Dans l’esprit des stratégistes actuels, notamment occidentaux, des affrontements autour de Taiwan pourrait amener l’Australie à tenir le rôle particulier de base arrière logistique, voire de tremplin pour assister les États-Unis. L’Australie pourrait devenir dans ce cas une cible militaire et potentiellement essuyer des tirs de missiles. La population australienne en est-elle consciente ? Y a-t-il un débat à ce sujet ?
L’Australie tient déjà le rôle de base arrière logistique et de tremplin potentiel pour assister les États-Unis, et ce rôle ne fera que se renforcer dans les années à venir. La crainte de conséquences militaires est toutefois un phénomène nouveau. Elle existait déjà chez quelques stratégistes, mais elle ne s’est étendue que récemment à l’ensemble de la population. La circumnavigation de l’Australie par un groupe de navires de guerre chinois, la Task Force 107, pendant l’hiver 2025 a joué un rôle important pour alimenter cette nouvelle dynamique. Il convient toutefois de ne pas exagérer l’importance de cette inquiétude à ce stade.
Justement, cette année, des navires de guerre chinois ont conduit des manœuvres dans la mer de Tasmanie, entre l’Australie et la Nouvelle-Zélande, allant jusqu’à tirer des munitions réelles. Quelle est finalement la perception australienne de la Chine ? Partenaire économique incontournable ou menace sévère pour l’avenir du pays ?
Cet épisode des tirs à munitions réelles lors des manœuvres chinoises a sans nul doute renforcé la perception d’une Chine menaçante. Il a conforté les partisans d’une intégration qui soit toujours plus forte avec les forces américaines dans la région. Mais les Australiens vivent depuis longtemps dans une relative schizophrénie, la Chine étant perçue à la fois comme partenaire économique incontournable et comme menace. À ce dernier titre, elle est source d’interférences et de désinformation, avec la présence importante d’une diaspora chinoise en Australie, qui rend le traitement de ces questions toujours plus délicat et sensible. Mais la Chine est également le premier partenaire commercial de l’Australie. Encore récemment, Don Farrell, ministre australien du Commerce et du Tourisme, affirmait que son gouvernement ne suivrait pas l’administration Trump dans sa politique commerciale à l’égard de la Chine.
Venons-en donc à la relation avec les États-Unis. Malgré son intérêt à ménager les Australiens, il semble que Washington se conduise avec Canberra comme avec les capitales européennes, en exigeant une hausse sensible du budget de défense. Le secrétaire américain à la Défense Pete Hegseth réclamait par exemple en juin dernier que les dépenses militaires atteignent 3,5 % du produit intérieur brut (PIB) dès que possible. Dans le même temps, les produits australiens exportés vers les États-Unis sont frappés par de nouvelles taxes. Comment qualifieriez-vous l’état actuel des relations américano-australiennes ?
Les relations australo-américaines reposent sur un quid pro quo. Les décideurs à Canberra comprennent que les États-Unis ont beaucoup plus besoin de l’Australie que des Australiens, mais ils considèrent que leur protection est assurée par une présence américaine qu’ils s’efforcent donc de favoriser. Dans ce contexte, les manœuvres politiques américaines (tarifs, pressions pour augmenter les dépenses militaires) sont génératrices d’anxiété et comprises comme partout dans le monde comme une tentative d’extorsion. Elles génèrent un malaise qu’il convient toutefois de taire en raison de la dépendance sécuritaire quasi exclusive vis-à-vis des États-Unis.

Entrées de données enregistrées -
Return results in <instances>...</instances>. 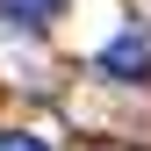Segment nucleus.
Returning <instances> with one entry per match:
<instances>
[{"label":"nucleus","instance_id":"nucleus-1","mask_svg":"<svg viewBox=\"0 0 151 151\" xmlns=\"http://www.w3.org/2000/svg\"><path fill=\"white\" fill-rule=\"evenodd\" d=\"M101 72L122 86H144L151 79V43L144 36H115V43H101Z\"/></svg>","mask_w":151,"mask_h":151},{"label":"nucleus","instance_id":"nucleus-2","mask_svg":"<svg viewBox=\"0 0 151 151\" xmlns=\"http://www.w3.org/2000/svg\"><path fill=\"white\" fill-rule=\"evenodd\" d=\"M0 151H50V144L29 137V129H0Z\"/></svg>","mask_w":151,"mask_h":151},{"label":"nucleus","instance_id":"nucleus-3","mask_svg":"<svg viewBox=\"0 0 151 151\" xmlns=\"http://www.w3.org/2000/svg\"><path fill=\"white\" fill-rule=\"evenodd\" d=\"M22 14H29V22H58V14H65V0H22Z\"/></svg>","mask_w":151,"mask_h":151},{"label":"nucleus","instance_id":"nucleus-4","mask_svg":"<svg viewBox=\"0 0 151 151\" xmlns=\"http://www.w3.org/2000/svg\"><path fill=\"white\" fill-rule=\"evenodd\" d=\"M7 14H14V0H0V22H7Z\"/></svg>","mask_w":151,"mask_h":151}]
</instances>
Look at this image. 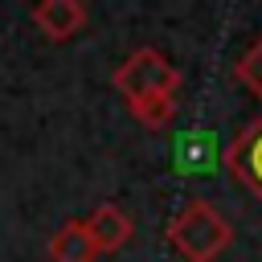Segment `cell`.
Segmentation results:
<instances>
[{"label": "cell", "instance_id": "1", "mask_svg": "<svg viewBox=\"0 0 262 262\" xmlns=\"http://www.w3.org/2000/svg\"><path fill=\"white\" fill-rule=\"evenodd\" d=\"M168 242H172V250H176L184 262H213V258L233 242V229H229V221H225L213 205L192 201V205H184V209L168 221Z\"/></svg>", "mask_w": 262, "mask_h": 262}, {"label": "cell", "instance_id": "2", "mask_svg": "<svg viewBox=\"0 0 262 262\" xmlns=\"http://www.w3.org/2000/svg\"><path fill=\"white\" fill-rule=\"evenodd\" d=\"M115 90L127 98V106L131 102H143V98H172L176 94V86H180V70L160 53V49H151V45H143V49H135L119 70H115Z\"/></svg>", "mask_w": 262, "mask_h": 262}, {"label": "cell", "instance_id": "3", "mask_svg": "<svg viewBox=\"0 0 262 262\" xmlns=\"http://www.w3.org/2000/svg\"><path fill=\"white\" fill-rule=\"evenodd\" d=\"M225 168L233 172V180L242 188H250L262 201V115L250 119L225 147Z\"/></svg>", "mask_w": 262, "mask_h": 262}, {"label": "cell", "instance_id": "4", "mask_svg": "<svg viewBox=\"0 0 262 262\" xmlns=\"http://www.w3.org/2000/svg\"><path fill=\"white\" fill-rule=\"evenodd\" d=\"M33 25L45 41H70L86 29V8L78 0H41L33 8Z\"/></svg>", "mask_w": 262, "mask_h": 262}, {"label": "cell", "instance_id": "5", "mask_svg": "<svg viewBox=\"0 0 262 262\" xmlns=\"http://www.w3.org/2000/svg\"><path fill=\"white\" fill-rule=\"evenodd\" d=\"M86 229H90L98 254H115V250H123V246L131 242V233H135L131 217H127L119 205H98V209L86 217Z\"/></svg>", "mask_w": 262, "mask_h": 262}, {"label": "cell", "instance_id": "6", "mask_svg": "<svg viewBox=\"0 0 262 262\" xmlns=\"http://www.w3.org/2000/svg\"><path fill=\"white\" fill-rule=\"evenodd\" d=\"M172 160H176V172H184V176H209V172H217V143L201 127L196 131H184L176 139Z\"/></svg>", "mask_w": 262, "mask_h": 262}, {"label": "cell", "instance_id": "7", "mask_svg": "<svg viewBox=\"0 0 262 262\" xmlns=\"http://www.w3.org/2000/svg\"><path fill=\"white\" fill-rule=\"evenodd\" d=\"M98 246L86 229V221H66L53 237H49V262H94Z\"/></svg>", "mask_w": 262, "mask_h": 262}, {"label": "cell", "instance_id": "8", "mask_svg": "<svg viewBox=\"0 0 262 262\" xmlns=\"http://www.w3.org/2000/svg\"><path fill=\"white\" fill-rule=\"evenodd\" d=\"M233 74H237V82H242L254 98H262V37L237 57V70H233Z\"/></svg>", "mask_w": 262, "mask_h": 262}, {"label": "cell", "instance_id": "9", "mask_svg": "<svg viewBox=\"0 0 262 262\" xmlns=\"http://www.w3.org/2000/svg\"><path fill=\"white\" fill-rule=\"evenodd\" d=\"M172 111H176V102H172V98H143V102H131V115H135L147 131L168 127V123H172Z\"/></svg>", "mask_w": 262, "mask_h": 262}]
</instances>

PROBLÈME POSÉ 1 - Selon le passage extrait, quelle part du PIB Pete Hegseth voulait-il voir consacrée aux dépenses militaires australiennes ?
PROBLÈME POSÉ 2 - Retapez à l'identique, s'il vous plaît, le passage extrait depuis « L’Australie tient déjà » jusqu'à « à ce stade. » inclus.

RÉSULTAT OBTENU 1 - 3,5 % du PIB, dès que possible.

RÉSULTAT OBTENU 2 -
L’Australie tient déjà le rôle de base arrière logistique et de tremplin potentiel pour assister les États-Unis, et ce rôle ne fera que se renforcer dans les années à venir. La crainte de conséquences militaires est toutefois un phénomène nouveau. Elle existait déjà chez quelques stratégistes, mais elle ne s’est étendue que récemment à l’ensemble de la population. La circumnavigation de l’Australie par un groupe de navires de guerre chinois, la Task Force 107, pendant l’hiver 2025 a joué un rôle important pour alimenter cette nouvelle dynamique. Il convient toutefois de ne pas exagérer l’importance de cette inquiétude à ce stade.